ANOVA for continuous and chi square of fisher exact test for categorical variables

Data regarding gastroesophageal reflex, mMRC, bronchodilator response, 6-min-walk-test distance, TLV, Pi10, gas trapping and emphysema were missing in 1,2,6,11,21,103,119,333, and 103 participants, respectively.
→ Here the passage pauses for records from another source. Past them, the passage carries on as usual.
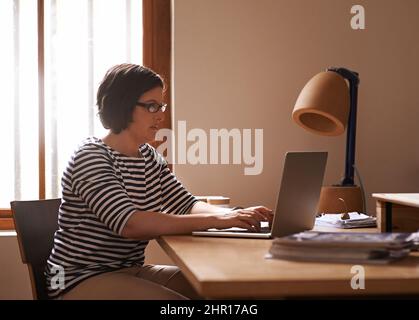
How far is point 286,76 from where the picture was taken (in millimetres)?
3514

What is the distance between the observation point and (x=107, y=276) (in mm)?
1852

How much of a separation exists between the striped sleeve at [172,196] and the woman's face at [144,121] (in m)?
0.18

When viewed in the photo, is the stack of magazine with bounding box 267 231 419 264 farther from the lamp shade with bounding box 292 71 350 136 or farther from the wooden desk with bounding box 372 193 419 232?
the lamp shade with bounding box 292 71 350 136

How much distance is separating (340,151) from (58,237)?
1981mm

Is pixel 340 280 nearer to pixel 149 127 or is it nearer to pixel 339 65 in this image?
pixel 149 127

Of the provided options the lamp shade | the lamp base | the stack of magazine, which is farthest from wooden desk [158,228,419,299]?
the lamp base

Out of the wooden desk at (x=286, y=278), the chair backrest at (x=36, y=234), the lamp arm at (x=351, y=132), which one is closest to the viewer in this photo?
the wooden desk at (x=286, y=278)

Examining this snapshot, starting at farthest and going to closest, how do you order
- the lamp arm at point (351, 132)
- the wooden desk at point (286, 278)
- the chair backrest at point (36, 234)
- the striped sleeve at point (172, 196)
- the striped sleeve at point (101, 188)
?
the lamp arm at point (351, 132), the striped sleeve at point (172, 196), the chair backrest at point (36, 234), the striped sleeve at point (101, 188), the wooden desk at point (286, 278)

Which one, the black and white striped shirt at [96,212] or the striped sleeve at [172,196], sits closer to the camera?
the black and white striped shirt at [96,212]

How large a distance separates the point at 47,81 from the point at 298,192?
1988 mm

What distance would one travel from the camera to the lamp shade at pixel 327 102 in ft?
8.79

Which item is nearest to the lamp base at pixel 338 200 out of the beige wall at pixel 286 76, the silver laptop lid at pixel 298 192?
the beige wall at pixel 286 76

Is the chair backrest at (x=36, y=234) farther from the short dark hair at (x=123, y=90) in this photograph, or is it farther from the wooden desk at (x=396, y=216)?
the wooden desk at (x=396, y=216)

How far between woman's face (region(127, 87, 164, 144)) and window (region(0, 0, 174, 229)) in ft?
4.35
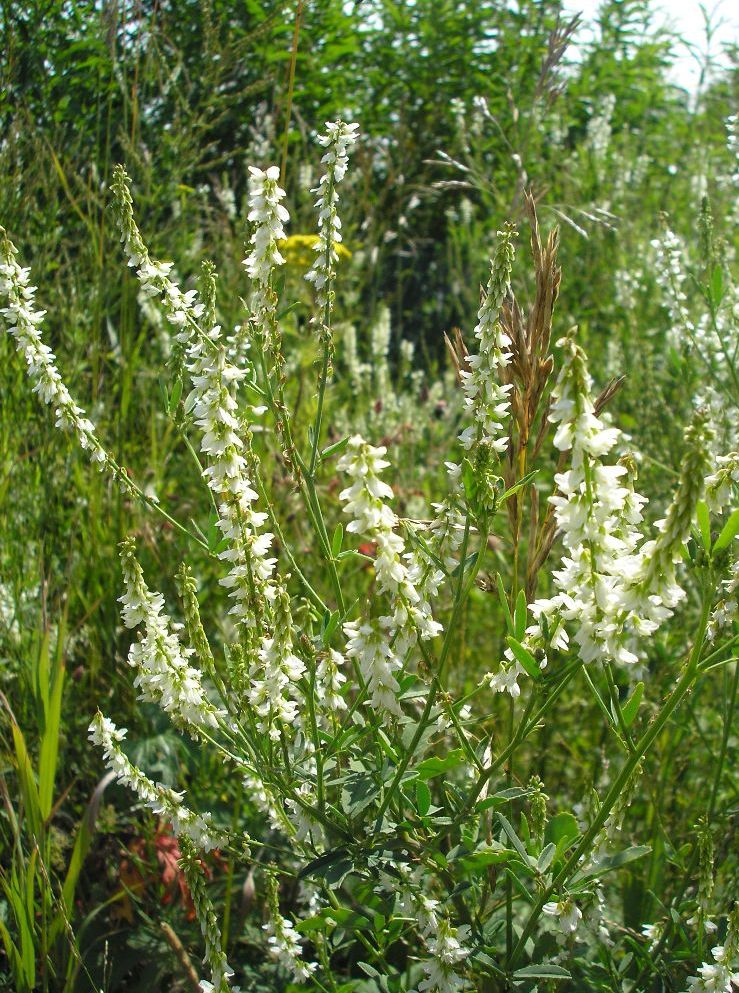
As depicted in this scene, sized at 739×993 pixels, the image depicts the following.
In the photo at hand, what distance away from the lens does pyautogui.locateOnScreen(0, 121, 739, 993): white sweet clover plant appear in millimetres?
1301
ICS = inhaled glucocorticosteroids; IQR = interquartile range; LABA = long acting beta-agonist; LAMA = long acting muscarinic antagonist; mMRC = modified Medical Research Council scale, post-FEV1% predicted = post-bronchodilator forced expiratory volume in 1 s %predicted; post-FVC% predicted = post-bronchodilator forced vital capacity %predicted, Pi10 = square root of wall area for a hypothetical airway with an internal perimeter of 10 mm; TLV = total lung volume at maximum inspiratory volumes measure by chest CT.

In frequent exacerbators during a median follow-up time of 7.4 years (interquartile range = 5.7–8.8), the median count of exacerbations was 18 with a range of 6–36 (interquartile range = 13–22) and median count of severe exacerbations was 4 with a range of 0–28 (interquartile range = 1–8).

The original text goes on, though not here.